Provided data:
====================

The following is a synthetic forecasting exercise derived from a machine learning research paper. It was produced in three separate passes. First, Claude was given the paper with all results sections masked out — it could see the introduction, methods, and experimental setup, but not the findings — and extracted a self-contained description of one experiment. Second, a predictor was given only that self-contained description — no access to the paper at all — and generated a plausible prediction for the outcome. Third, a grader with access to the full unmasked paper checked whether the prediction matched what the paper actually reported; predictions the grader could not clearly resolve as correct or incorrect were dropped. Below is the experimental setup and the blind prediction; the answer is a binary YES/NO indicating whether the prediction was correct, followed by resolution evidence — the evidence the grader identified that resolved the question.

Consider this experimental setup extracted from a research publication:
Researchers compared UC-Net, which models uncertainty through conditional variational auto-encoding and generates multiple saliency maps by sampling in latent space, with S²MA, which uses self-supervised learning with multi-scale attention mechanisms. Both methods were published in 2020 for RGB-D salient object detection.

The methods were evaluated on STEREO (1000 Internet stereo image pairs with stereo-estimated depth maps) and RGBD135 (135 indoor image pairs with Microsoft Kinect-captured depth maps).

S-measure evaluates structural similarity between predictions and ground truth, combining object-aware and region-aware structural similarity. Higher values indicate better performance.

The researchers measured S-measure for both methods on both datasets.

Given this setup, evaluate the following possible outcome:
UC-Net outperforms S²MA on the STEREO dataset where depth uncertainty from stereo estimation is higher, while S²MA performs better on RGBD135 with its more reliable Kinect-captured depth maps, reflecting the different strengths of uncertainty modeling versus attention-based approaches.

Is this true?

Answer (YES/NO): YES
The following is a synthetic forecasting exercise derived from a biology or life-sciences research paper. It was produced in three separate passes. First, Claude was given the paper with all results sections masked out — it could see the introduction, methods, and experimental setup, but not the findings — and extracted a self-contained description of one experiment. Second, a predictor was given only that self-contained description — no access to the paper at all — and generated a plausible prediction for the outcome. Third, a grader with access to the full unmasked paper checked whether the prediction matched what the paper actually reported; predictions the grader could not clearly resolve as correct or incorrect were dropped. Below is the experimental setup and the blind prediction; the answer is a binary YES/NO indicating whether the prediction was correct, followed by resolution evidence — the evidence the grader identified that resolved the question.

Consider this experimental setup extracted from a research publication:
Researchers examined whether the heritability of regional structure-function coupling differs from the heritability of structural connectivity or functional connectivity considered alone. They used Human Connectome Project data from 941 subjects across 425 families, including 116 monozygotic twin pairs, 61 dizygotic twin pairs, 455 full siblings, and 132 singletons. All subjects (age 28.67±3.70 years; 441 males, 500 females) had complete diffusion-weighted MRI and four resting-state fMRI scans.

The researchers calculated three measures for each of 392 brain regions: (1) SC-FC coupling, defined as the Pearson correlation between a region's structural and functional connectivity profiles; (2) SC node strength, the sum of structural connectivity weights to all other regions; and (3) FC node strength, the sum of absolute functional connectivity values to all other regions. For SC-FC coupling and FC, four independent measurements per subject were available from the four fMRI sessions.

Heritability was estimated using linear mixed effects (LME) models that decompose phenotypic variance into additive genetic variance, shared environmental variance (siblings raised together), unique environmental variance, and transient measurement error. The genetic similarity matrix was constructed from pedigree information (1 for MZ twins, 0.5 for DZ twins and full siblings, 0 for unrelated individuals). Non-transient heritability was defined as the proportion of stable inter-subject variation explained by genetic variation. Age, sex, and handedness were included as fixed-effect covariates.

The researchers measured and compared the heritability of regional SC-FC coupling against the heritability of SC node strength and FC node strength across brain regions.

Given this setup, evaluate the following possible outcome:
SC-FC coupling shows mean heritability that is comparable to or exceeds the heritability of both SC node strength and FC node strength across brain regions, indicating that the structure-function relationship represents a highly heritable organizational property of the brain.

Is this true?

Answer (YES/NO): YES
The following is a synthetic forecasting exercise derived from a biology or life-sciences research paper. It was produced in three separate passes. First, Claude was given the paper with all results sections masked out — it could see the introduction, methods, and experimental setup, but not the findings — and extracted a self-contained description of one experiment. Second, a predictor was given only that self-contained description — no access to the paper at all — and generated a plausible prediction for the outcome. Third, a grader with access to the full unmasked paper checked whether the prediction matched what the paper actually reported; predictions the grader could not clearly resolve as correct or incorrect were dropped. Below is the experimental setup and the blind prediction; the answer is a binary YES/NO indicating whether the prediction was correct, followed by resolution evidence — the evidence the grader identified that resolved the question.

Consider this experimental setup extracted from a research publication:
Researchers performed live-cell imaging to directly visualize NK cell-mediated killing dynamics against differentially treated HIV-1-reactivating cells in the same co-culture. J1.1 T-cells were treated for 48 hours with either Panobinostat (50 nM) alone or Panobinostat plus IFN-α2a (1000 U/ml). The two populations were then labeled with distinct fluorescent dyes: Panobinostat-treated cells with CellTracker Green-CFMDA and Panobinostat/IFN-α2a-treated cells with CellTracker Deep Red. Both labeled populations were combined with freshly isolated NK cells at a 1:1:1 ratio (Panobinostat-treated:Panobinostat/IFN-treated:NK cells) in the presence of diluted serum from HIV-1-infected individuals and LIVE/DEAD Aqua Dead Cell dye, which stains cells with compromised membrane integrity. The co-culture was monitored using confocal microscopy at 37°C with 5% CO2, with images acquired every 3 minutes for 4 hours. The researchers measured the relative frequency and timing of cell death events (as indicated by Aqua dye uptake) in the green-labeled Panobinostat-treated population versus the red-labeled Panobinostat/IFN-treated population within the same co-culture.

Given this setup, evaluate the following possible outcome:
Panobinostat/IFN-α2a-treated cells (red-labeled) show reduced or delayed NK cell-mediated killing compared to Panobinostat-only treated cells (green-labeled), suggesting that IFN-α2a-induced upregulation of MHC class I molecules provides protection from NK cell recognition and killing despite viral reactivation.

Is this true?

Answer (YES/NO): NO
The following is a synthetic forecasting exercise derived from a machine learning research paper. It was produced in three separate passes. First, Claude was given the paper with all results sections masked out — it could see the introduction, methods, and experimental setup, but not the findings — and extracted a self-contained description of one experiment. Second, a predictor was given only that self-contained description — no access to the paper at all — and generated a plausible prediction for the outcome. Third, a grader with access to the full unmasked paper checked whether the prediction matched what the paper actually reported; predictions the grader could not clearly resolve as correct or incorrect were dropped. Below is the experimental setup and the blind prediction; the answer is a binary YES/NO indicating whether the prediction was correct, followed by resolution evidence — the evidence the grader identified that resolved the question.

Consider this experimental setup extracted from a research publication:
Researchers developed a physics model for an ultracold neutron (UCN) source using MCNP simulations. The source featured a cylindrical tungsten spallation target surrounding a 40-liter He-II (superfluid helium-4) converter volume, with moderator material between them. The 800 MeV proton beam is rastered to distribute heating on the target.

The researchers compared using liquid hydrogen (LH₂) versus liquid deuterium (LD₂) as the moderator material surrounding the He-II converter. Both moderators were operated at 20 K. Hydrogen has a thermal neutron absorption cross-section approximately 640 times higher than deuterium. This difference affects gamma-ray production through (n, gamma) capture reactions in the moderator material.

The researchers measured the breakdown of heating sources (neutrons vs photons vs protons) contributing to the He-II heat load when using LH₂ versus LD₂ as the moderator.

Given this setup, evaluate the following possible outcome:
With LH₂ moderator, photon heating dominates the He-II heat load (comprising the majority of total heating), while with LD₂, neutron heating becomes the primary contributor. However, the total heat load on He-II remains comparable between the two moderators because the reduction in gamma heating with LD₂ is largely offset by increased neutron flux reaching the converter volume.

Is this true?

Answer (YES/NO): NO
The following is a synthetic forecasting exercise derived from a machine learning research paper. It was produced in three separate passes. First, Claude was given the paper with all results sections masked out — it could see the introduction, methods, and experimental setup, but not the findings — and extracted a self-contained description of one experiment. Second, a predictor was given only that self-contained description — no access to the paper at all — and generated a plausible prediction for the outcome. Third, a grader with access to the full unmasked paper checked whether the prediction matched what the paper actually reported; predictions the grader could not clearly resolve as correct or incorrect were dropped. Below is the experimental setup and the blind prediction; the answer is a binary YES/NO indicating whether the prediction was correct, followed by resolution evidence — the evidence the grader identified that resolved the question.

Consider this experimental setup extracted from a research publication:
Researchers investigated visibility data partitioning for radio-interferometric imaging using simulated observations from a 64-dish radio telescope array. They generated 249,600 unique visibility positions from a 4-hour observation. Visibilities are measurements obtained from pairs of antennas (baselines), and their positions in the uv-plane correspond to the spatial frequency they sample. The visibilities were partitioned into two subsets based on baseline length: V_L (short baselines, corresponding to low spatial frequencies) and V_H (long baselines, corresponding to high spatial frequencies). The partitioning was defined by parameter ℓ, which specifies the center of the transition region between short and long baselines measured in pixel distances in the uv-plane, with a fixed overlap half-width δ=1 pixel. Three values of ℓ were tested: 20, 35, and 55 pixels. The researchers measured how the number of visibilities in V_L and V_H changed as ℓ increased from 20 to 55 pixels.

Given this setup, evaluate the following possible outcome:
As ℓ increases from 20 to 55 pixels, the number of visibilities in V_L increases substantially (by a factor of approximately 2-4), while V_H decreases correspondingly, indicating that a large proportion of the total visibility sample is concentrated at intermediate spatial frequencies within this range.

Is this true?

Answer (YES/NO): NO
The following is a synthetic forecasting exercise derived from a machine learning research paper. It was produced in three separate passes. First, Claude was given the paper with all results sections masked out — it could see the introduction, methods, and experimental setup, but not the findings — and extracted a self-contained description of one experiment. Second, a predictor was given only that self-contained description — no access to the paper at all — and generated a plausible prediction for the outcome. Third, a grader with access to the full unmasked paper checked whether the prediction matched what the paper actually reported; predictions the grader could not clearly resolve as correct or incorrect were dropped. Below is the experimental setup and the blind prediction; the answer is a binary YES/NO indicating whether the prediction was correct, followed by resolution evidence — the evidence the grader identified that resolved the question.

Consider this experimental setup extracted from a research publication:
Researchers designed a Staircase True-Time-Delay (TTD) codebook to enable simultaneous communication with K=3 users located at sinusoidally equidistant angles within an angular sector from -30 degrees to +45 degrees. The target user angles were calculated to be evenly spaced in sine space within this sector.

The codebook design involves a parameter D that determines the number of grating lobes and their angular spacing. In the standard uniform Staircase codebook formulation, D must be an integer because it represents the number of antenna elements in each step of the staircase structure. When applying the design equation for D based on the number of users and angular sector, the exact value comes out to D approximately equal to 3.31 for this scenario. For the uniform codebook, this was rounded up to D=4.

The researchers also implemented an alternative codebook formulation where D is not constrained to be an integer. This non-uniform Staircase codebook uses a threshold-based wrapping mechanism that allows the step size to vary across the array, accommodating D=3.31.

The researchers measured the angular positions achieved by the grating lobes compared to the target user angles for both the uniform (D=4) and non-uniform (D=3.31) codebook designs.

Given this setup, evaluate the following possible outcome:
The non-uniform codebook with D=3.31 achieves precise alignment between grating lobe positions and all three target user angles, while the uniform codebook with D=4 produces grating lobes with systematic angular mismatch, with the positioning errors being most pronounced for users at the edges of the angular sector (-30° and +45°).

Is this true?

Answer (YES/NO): NO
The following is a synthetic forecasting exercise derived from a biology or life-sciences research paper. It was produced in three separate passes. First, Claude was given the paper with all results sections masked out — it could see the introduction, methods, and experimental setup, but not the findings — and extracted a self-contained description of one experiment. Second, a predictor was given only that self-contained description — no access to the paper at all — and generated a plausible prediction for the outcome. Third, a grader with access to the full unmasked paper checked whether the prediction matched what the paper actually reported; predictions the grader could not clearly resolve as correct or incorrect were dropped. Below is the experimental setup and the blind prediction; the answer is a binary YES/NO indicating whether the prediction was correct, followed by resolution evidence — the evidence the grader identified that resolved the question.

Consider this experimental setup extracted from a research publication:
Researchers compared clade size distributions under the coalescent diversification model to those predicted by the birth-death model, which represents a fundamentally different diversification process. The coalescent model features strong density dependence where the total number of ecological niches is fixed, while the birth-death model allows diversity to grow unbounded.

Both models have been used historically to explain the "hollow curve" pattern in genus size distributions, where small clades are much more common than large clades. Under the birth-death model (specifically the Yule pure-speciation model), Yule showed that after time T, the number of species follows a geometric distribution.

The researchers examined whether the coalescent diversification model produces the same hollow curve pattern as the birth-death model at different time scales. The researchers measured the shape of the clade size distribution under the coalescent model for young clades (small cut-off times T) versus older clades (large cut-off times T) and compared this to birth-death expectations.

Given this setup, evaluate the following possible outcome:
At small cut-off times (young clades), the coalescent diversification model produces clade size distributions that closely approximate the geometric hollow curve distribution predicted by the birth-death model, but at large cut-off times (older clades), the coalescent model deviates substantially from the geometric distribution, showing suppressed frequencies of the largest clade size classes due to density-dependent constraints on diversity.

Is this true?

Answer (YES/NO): NO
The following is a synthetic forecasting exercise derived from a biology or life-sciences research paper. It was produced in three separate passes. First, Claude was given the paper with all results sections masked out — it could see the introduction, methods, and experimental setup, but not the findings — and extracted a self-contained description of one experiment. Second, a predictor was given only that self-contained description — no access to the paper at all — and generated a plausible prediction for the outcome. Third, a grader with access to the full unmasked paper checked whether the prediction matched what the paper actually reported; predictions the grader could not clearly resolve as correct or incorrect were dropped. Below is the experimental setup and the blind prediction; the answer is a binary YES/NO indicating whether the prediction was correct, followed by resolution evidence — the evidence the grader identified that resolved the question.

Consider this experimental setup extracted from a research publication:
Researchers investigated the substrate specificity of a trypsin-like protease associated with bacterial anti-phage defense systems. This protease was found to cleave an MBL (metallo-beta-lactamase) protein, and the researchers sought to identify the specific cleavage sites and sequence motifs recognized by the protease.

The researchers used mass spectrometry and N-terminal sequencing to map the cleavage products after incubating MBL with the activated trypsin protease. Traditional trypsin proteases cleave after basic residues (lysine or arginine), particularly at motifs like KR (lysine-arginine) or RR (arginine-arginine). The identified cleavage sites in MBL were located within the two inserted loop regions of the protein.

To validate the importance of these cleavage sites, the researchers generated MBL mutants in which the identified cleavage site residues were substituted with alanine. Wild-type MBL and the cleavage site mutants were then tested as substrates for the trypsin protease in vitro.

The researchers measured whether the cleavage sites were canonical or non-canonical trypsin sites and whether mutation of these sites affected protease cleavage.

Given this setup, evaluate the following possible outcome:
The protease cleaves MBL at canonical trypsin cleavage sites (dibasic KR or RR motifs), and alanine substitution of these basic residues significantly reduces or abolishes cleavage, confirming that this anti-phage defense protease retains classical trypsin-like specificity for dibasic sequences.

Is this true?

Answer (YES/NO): NO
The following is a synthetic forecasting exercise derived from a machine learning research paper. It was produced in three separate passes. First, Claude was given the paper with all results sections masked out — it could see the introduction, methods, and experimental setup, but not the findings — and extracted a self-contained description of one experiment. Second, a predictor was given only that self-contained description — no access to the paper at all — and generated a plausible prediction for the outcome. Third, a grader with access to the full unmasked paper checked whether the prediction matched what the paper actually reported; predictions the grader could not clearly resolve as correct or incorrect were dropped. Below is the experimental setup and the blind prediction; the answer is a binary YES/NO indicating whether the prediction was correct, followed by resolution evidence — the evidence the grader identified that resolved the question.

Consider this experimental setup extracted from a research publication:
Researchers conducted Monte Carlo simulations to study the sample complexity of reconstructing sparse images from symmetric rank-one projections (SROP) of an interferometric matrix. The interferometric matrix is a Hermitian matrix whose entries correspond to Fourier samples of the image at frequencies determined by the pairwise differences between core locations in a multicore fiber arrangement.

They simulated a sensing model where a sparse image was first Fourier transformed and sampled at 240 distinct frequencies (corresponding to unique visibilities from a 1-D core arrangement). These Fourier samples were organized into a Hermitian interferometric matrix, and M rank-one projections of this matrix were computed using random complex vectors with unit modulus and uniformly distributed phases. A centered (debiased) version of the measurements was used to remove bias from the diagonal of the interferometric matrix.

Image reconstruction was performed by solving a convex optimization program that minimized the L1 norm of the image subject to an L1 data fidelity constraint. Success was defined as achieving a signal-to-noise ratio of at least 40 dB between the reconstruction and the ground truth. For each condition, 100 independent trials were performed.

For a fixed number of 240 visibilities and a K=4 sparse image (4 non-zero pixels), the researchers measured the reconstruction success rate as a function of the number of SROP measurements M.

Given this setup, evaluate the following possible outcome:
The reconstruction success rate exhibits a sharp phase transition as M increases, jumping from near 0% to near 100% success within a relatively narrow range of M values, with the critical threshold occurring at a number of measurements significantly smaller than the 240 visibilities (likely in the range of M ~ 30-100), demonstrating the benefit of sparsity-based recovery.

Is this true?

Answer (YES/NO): YES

====================

What is required:
In the entries, find every line holding "canonical" and copy it.

Solution below:
The researchers measured whether the cleavage sites were canonical or non-canonical trypsin sites and whether mutation of these sites affected protease cleavage.
The protease cleaves MBL at canonical trypsin cleavage sites (dibasic KR or RR motifs), and alanine substitution of these basic residues significantly reduces or abolishes cleavage, confirming that this anti-phage defense protease retains classical trypsin-like specificity for dibasic sequences.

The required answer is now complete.